Et pourquoi, s’étonne Viktor, faussement candide mais intérieurement satanique ? Ben, ça n’est pas la même chose.
Ha ! Ha ! (car il vaut mieux finir sur un éclat de rire que sur un ulcère possible à l’estomac).
Maxime VIVAS
Notes :
(1) Forquès, journaliste intouchable car impartial et professionnel, devrait s’abstenir de retweeter (comme ci-dessous) un fake d’Aphatie qui ampute le début et la fin d’une phrase de Mélenchon pour lui imputer la violence contre les journalistes, alors que l’auteur appelait au contraire au sang-froid.

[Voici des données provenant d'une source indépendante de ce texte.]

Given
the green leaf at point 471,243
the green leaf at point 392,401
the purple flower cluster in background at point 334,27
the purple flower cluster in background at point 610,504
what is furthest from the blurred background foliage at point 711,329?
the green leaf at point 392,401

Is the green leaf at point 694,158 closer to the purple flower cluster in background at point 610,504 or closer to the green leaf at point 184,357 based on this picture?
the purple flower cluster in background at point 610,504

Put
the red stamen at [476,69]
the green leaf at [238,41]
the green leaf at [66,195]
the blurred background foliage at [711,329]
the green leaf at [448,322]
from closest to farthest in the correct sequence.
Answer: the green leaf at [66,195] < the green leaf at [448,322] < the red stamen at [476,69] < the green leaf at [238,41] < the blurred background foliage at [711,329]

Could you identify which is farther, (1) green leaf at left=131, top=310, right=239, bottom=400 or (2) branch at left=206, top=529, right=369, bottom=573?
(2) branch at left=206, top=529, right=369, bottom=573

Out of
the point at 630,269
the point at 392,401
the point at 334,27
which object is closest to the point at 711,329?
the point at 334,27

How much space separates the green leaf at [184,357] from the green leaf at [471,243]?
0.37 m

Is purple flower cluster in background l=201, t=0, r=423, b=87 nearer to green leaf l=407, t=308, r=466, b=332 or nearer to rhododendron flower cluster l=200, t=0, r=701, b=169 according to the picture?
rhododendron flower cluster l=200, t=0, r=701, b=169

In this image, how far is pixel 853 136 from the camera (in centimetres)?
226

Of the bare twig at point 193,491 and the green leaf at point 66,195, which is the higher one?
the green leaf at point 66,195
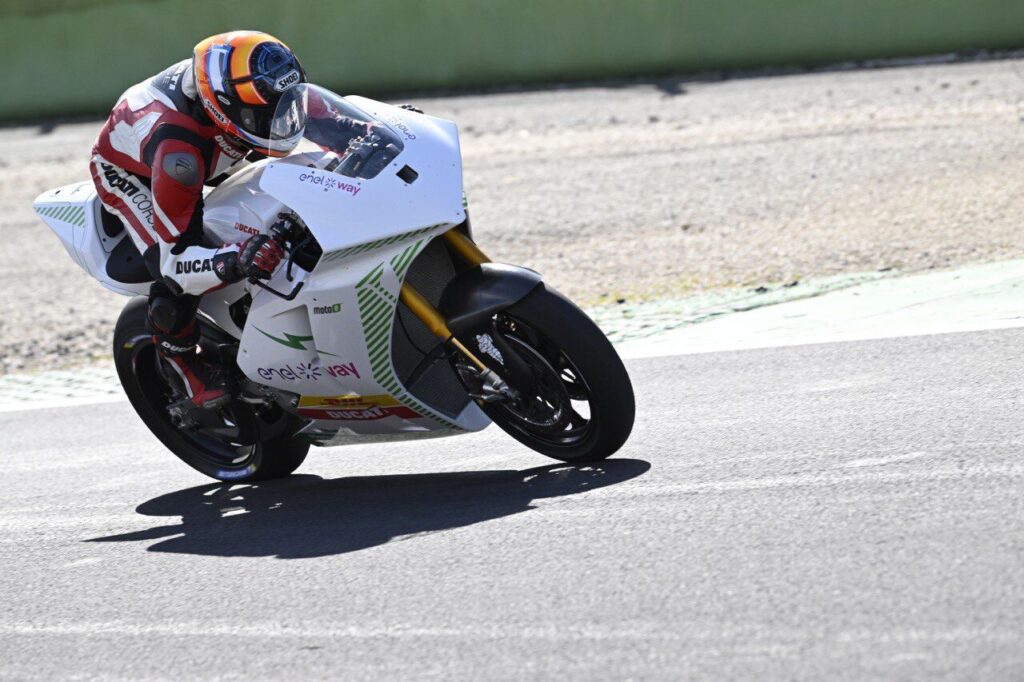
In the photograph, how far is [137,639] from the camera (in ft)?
14.9

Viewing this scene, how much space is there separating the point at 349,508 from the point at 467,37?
50.3 ft

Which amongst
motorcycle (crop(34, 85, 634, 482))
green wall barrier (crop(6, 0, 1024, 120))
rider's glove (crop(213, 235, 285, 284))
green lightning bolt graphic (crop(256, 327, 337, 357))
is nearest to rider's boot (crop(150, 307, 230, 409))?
motorcycle (crop(34, 85, 634, 482))

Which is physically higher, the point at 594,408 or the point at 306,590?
the point at 594,408

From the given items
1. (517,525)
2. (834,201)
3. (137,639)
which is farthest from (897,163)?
(137,639)

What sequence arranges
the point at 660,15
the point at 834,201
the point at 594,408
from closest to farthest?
1. the point at 594,408
2. the point at 834,201
3. the point at 660,15

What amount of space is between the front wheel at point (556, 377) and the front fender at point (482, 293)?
5cm

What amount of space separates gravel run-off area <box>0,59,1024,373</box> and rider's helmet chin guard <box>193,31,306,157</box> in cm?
446

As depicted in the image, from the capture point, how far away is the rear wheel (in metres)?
6.40

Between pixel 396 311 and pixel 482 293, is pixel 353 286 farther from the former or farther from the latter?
pixel 482 293

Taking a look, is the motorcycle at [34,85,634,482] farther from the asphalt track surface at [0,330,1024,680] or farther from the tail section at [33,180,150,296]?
the tail section at [33,180,150,296]

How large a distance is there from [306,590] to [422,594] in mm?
444

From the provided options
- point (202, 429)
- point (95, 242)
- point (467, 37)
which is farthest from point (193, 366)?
point (467, 37)

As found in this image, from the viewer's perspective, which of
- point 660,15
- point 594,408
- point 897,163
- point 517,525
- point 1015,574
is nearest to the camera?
point 1015,574

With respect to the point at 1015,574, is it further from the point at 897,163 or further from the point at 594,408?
the point at 897,163
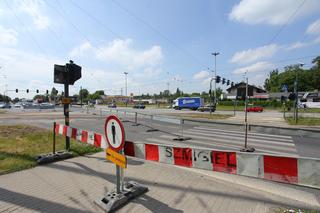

« Jean-Wilfrid Forquès a retweeté
jean-michel aphatie Compte certifié @jmaphatie 26 nov.
La haine des médias est juste et saine, a dit le penseur. Voilà le résultat. « Gilets jaunes » : la violence contre des journalistes « prend une ampleur inédite » — via @lemondefr »
(2) A ce jour, cinq journalistes de CNews et BFMTV ont porté plainte pour « violences aggravées », « menaces de mort », « tentative d’agression en réunion », samedi et dimanche. Mentir sur les luttes, frapper au portefeuille les sans-le-sou et espérer un bon accueil dans la rue, n’est-ce pas trop demander ?
Ici, et dans tout ce que je viens d’écrire, c’est moi qui défends les journalistes, qui cherche à les protéger. Contre leurs patrons et contre eux-mêmes.